A key rattled in the lock, and Johnny got up. He forgot that it was the evening when the chaplain visited him. "Sit down. Gray." The door closed on the clergyman, and he seated himself on Johnny's bed. It was curious that he should take up the thread of Johnny's interrupted thoughts.

"I want to get your mind straight about this man Legge… the son, I mean. It is pretty bad to brood on grievances, real or fancied, and you are nearing the end of your term of imprisonment, when your resentment will have a chance of expressing itself. And, Gray, I don't want to see you here again."

Johnny Gray smiled.

"You won't see me here!" he emphasised the word. "As to Jeff Legge, I know little about him, though I've done some fairly fluent guessing and I've heard a lot."

The chaplain shook his head thoughtfully.

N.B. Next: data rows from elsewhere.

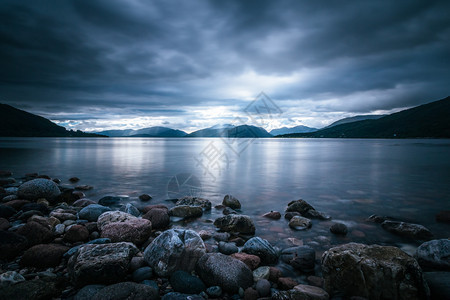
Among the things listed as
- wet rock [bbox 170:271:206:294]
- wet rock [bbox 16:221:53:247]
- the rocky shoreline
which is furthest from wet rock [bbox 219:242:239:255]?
wet rock [bbox 16:221:53:247]

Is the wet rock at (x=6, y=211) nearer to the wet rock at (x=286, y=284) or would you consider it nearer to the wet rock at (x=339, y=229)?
the wet rock at (x=286, y=284)

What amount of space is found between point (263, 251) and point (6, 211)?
10359 mm

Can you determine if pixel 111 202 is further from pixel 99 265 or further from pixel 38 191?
pixel 99 265

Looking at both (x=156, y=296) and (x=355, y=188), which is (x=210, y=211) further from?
(x=355, y=188)

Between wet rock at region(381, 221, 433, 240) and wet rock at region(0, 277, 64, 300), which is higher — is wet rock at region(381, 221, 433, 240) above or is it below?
below

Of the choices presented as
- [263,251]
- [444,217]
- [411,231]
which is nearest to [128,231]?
[263,251]

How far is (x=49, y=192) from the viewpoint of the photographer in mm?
12062

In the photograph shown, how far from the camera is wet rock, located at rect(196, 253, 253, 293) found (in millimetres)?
4910

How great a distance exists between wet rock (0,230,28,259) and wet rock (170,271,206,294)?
14.4ft

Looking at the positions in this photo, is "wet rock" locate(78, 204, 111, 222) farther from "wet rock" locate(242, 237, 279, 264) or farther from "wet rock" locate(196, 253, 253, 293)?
"wet rock" locate(242, 237, 279, 264)

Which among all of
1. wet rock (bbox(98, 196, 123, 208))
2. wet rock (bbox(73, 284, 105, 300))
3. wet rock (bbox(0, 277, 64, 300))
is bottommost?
wet rock (bbox(98, 196, 123, 208))

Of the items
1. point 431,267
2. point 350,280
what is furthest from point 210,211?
point 431,267

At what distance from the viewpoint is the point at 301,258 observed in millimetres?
6109

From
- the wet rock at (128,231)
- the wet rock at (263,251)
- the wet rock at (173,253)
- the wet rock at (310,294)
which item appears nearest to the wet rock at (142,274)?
the wet rock at (173,253)
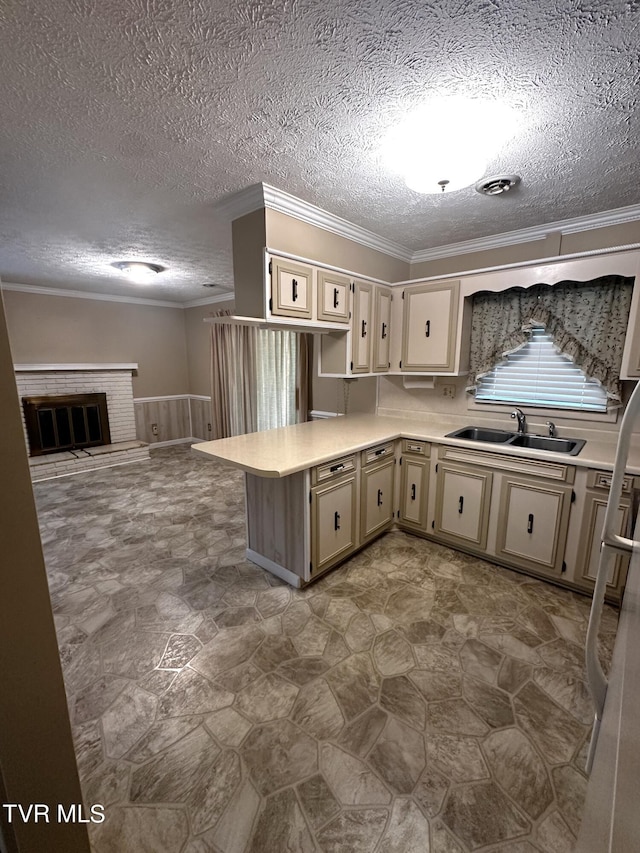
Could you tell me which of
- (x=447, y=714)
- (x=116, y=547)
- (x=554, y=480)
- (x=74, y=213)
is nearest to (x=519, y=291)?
(x=554, y=480)

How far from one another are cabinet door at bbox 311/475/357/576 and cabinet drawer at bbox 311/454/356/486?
5cm

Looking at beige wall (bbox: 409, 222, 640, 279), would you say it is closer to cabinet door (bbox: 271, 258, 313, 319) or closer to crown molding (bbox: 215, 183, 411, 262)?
crown molding (bbox: 215, 183, 411, 262)

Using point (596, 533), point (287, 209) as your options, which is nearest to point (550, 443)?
point (596, 533)

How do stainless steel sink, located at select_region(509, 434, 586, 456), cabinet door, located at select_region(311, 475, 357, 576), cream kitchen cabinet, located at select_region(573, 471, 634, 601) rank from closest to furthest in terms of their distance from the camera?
cream kitchen cabinet, located at select_region(573, 471, 634, 601) → cabinet door, located at select_region(311, 475, 357, 576) → stainless steel sink, located at select_region(509, 434, 586, 456)

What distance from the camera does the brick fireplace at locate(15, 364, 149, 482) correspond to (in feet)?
15.8

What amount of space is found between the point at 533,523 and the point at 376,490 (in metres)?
1.11

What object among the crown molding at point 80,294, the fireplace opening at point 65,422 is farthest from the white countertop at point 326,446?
the crown molding at point 80,294

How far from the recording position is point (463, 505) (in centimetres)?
279

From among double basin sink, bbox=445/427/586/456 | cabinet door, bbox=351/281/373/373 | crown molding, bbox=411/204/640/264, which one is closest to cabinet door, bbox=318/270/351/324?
cabinet door, bbox=351/281/373/373

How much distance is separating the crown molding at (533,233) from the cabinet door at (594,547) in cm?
191

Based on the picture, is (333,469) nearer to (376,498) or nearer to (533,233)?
(376,498)

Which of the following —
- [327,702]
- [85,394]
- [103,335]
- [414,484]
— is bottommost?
[327,702]

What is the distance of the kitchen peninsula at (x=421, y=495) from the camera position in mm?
2277

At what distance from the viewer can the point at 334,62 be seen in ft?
4.19
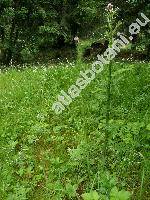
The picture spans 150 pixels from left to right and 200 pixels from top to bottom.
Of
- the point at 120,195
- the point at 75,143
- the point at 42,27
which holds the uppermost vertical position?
the point at 42,27

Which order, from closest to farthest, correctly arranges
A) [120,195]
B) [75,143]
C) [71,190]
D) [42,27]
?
[120,195]
[71,190]
[75,143]
[42,27]

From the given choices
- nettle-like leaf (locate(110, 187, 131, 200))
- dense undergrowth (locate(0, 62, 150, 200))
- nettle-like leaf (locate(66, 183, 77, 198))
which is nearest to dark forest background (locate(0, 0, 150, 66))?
dense undergrowth (locate(0, 62, 150, 200))

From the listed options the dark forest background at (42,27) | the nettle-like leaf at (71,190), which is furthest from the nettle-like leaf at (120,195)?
the dark forest background at (42,27)

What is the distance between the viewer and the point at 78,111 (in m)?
8.48

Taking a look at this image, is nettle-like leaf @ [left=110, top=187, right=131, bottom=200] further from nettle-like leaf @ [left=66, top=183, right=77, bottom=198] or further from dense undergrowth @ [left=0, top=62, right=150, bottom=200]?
nettle-like leaf @ [left=66, top=183, right=77, bottom=198]

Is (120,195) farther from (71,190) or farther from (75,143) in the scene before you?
(75,143)

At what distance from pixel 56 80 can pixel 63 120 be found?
2.36 metres

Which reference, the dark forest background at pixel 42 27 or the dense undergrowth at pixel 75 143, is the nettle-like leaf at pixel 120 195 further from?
the dark forest background at pixel 42 27

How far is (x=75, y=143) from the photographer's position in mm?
7395

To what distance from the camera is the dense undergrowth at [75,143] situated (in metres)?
5.97

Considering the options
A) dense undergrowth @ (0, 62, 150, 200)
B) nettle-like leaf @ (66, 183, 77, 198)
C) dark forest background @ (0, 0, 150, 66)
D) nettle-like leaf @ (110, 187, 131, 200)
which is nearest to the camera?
nettle-like leaf @ (110, 187, 131, 200)

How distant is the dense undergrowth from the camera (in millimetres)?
5973

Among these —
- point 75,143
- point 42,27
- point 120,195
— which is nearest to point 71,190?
point 75,143

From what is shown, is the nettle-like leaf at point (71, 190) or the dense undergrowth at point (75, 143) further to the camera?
the dense undergrowth at point (75, 143)
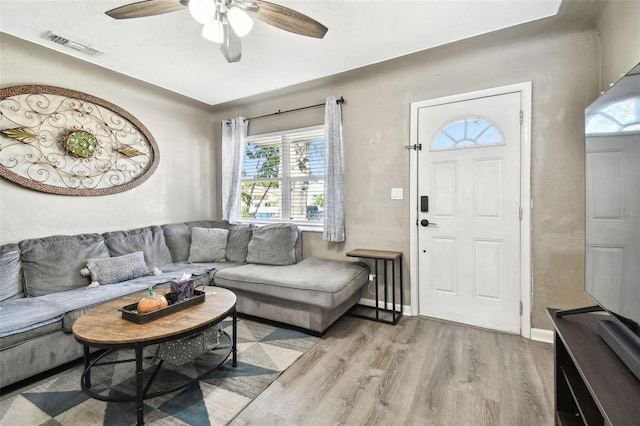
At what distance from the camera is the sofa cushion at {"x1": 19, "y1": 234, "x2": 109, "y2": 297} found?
2.42m

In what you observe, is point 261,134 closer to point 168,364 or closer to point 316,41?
point 316,41

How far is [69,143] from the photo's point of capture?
2842 mm

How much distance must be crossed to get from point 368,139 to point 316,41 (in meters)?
1.12

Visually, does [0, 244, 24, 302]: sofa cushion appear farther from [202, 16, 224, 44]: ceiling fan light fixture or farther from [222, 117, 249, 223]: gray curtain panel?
[202, 16, 224, 44]: ceiling fan light fixture

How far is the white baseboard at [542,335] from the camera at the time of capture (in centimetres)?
240

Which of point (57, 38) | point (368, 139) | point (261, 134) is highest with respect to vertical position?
point (57, 38)

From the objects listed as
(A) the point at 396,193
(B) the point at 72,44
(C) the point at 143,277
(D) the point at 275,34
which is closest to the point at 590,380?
(A) the point at 396,193

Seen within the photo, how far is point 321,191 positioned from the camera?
361 cm

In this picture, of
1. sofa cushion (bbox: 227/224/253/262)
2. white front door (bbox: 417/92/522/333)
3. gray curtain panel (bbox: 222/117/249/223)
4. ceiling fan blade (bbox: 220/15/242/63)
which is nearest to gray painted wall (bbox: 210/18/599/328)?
white front door (bbox: 417/92/522/333)

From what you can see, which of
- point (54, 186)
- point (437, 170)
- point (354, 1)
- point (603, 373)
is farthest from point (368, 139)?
point (54, 186)

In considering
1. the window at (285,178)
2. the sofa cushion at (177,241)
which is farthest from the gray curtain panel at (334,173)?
the sofa cushion at (177,241)

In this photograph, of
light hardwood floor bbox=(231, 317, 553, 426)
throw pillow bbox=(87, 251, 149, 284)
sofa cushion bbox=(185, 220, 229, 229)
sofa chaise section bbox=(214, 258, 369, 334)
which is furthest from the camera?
sofa cushion bbox=(185, 220, 229, 229)

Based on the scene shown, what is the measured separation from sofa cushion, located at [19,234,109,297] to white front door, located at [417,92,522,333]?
3.22 meters

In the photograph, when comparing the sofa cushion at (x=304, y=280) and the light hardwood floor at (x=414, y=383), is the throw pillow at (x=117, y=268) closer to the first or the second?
the sofa cushion at (x=304, y=280)
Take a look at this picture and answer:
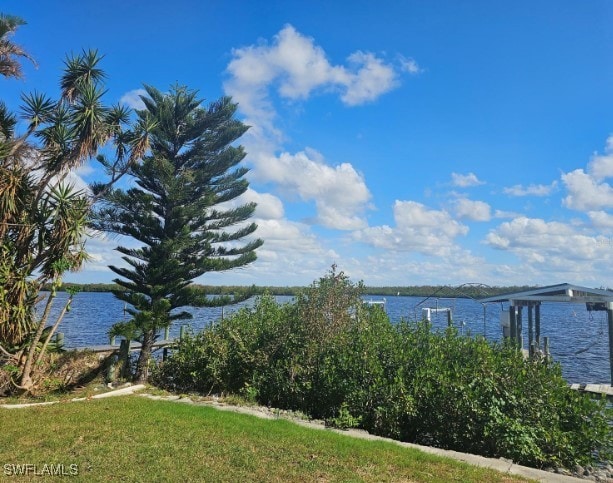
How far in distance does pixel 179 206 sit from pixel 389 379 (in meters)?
7.12

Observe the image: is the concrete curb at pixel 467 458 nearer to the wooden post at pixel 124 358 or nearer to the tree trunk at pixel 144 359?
the tree trunk at pixel 144 359

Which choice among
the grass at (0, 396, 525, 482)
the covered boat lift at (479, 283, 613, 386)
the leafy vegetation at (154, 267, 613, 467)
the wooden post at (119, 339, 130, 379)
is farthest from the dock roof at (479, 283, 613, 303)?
the wooden post at (119, 339, 130, 379)

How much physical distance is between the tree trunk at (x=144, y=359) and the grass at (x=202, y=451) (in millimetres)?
3249

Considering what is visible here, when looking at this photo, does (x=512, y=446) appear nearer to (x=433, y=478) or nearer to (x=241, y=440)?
(x=433, y=478)

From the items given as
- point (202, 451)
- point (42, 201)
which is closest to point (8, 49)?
point (42, 201)

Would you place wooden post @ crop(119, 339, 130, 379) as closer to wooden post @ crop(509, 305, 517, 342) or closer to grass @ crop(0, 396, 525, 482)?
grass @ crop(0, 396, 525, 482)

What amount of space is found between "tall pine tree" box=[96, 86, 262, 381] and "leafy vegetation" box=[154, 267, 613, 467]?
9.51 ft

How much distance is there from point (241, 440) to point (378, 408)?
1.85 meters

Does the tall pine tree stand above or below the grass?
above

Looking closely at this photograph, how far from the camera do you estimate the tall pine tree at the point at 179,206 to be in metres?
11.3

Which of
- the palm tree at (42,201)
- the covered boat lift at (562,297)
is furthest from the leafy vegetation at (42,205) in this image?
the covered boat lift at (562,297)

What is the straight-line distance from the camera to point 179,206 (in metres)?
11.5

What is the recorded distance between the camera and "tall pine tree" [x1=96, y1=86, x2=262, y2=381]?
11.3 meters

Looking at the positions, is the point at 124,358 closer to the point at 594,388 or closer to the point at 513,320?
the point at 513,320
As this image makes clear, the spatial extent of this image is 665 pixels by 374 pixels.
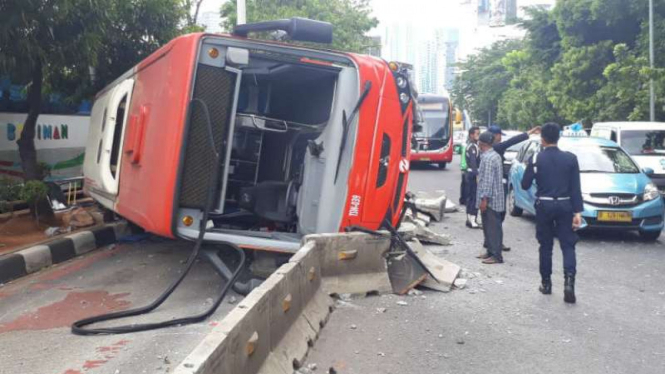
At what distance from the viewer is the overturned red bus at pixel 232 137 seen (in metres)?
6.14

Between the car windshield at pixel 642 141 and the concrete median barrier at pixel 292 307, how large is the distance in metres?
10.1

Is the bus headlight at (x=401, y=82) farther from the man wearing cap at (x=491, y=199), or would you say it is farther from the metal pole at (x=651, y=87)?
the metal pole at (x=651, y=87)

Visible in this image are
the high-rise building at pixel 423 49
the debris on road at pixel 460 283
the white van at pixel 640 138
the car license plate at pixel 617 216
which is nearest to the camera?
the debris on road at pixel 460 283

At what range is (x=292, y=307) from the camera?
475 centimetres

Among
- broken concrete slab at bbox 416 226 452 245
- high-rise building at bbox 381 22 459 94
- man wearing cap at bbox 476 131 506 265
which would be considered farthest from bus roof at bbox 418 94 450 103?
high-rise building at bbox 381 22 459 94

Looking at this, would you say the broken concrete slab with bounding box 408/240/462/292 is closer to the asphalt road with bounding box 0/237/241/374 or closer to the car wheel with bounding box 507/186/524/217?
the asphalt road with bounding box 0/237/241/374

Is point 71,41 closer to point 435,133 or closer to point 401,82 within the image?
point 401,82

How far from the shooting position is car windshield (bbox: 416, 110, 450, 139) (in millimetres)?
26094

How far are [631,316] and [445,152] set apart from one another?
2074 centimetres

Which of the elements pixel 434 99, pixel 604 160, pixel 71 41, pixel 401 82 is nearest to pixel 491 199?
pixel 401 82

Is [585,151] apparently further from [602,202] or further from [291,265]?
[291,265]

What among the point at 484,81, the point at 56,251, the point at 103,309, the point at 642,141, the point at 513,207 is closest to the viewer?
the point at 103,309

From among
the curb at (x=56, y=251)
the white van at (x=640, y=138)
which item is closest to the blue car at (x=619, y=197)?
the white van at (x=640, y=138)

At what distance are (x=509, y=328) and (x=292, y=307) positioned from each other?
1.90 m
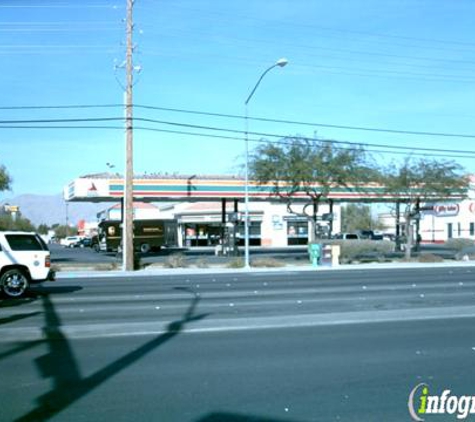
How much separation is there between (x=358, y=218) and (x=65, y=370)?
11313 centimetres

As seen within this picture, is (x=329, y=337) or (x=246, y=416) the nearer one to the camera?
(x=246, y=416)

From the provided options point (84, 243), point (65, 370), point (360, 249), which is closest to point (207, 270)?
point (360, 249)

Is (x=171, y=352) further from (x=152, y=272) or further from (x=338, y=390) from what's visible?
(x=152, y=272)

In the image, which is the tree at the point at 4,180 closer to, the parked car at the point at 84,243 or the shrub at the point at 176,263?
the shrub at the point at 176,263

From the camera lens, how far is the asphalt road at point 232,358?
22.7 feet

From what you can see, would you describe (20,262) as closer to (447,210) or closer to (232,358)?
(232,358)

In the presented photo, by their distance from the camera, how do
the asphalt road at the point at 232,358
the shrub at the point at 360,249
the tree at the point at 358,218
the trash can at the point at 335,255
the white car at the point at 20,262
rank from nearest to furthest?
the asphalt road at the point at 232,358 → the white car at the point at 20,262 → the trash can at the point at 335,255 → the shrub at the point at 360,249 → the tree at the point at 358,218

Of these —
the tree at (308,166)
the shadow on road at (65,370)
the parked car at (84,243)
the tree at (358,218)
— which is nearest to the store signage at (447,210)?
the tree at (308,166)

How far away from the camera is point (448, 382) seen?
310 inches

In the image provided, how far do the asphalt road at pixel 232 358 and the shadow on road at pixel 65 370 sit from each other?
2cm

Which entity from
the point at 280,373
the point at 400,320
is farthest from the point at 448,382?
the point at 400,320

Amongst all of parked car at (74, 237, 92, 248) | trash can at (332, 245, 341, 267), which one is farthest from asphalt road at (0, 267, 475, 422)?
parked car at (74, 237, 92, 248)

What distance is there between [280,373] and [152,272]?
24086mm

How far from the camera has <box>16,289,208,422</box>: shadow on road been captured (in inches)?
274
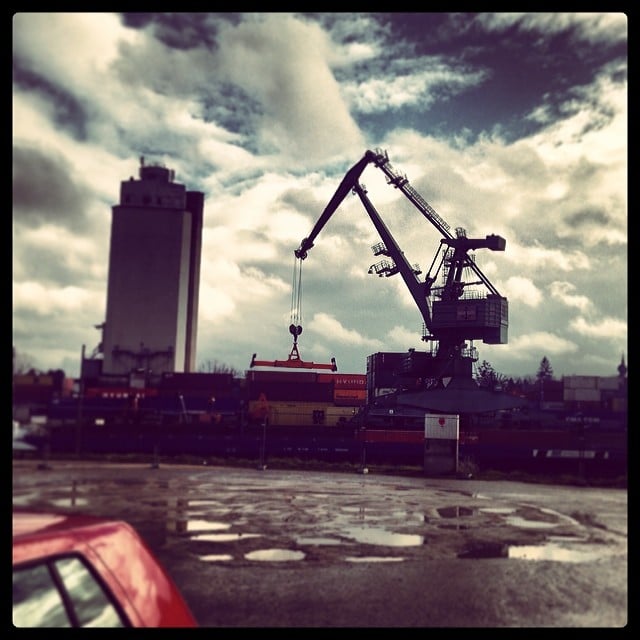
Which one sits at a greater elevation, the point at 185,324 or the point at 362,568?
the point at 185,324

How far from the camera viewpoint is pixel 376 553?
222 inches

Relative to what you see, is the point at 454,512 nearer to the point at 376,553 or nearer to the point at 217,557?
the point at 376,553

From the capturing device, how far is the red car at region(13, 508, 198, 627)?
72.7 inches

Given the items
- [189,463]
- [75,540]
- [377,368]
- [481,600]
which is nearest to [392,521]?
[481,600]

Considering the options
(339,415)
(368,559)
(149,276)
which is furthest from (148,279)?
(368,559)

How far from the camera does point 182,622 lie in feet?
6.83

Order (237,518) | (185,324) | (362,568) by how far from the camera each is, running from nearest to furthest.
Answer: (185,324), (237,518), (362,568)

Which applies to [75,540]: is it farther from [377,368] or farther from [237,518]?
[377,368]

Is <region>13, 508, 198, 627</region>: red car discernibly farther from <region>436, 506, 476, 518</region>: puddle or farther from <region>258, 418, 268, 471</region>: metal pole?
<region>436, 506, 476, 518</region>: puddle

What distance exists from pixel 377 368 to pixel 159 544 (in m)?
3.24

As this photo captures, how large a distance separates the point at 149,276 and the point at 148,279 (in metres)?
0.02

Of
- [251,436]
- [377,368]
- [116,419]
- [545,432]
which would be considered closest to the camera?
[116,419]

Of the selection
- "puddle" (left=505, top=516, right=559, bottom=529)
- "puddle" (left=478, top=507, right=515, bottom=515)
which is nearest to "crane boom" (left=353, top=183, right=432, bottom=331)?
"puddle" (left=478, top=507, right=515, bottom=515)
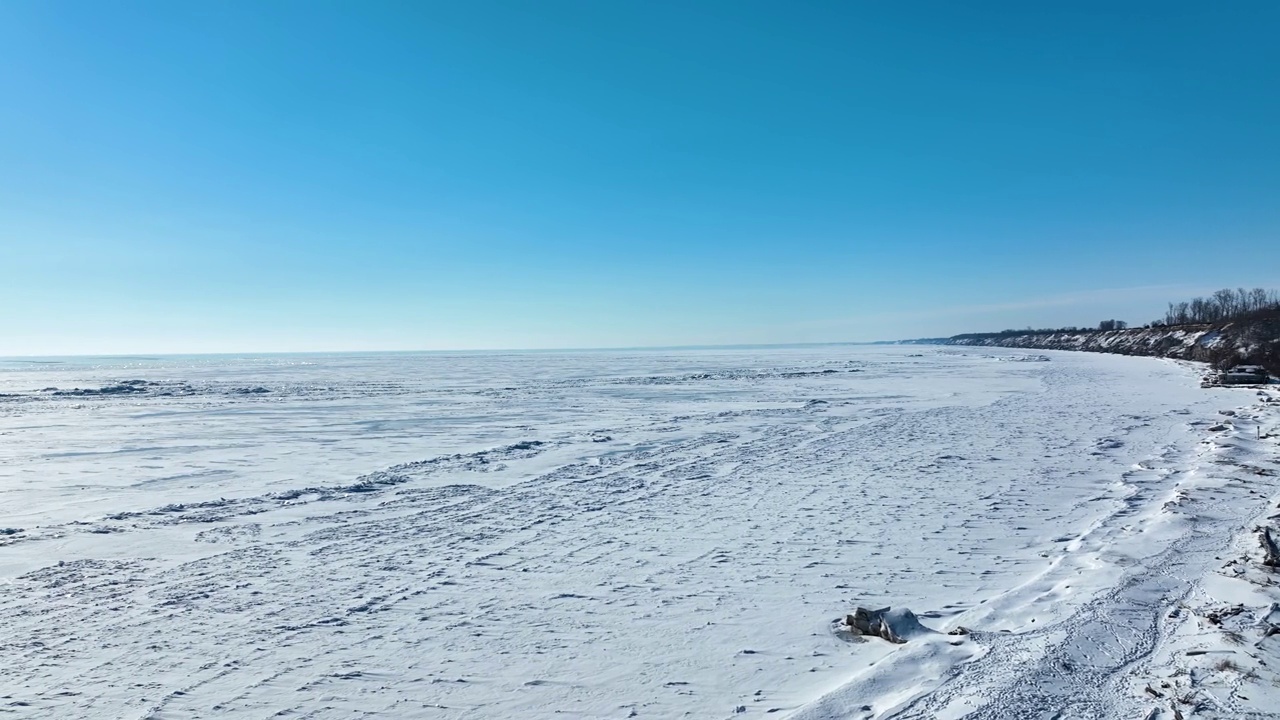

"I have heard a little; he's the man they call the Big Printer, isn't he? Of course, I know all about the flooding of Europe with spurious notes, and that the police had failed to catch the man who was putting them into circulation. Is that Jeff Legge?"

Johnny did not answer, and the chaplain smiled a little sadly. "Thou shalt not squeak'—the eleventh commandment, isn't it?" he asked good-humouredly. "I am afraid I have been indiscreet. When does your sentence end?"

"In six months," replied Johnny, "and I'll not be sorry."

"What are you going to do? Have you any money?"

The convict's lips twitched.

"Yes, I have three thousand a year," he said quietly. "That is a fact which did not come out at the trial, for certain reasons. No, padre, money isn't my difficulty. I suppose I shall travel. I certainly shall not attempt to live down my grisly past."

"That means you're not going to change your name," said the chaplain with a twinkle in his eye. "Well, with three thousand a year, I can't see you coming here again." Suddenly he remembered. Putting his hand in his pocket, he took out a letter. "The Deputy gave me this, and I'd nearly forgotten. It arrived this morning."

The letter was opened, as were all letters that came to convicts, and Johnny glanced carelessly at the envelope. It was not, as he had expected, a letter from his lawyer. The bold handwriting was Peter Kane's—the first letter he had written for six months. He waited until the door had closed upon the visitor, and then he took the letter from the envelope. There were only a few lines of writing.

'Dear Johnny, I hope you are not going to be very much upset by the news I am telling you. Marney is marrying Major Floyd, of Toronto, and I know that you're big enough and fine enough to wish her luck. The man she is marrying is a real good fellow who will make her happy.

Johnny put down the letter on to the ledge, and for ten minutes paced the narrow length of his cell, his hands clasped behind him. Marney to be married! His face was white, tense, his eyes dark with gloom. He stopped and poured out a mugful of water with a hand that shook, then raised the glass to the barred window that looked eastward.

"Good luck to you, Marney!" he said huskily, and drank the mug empty.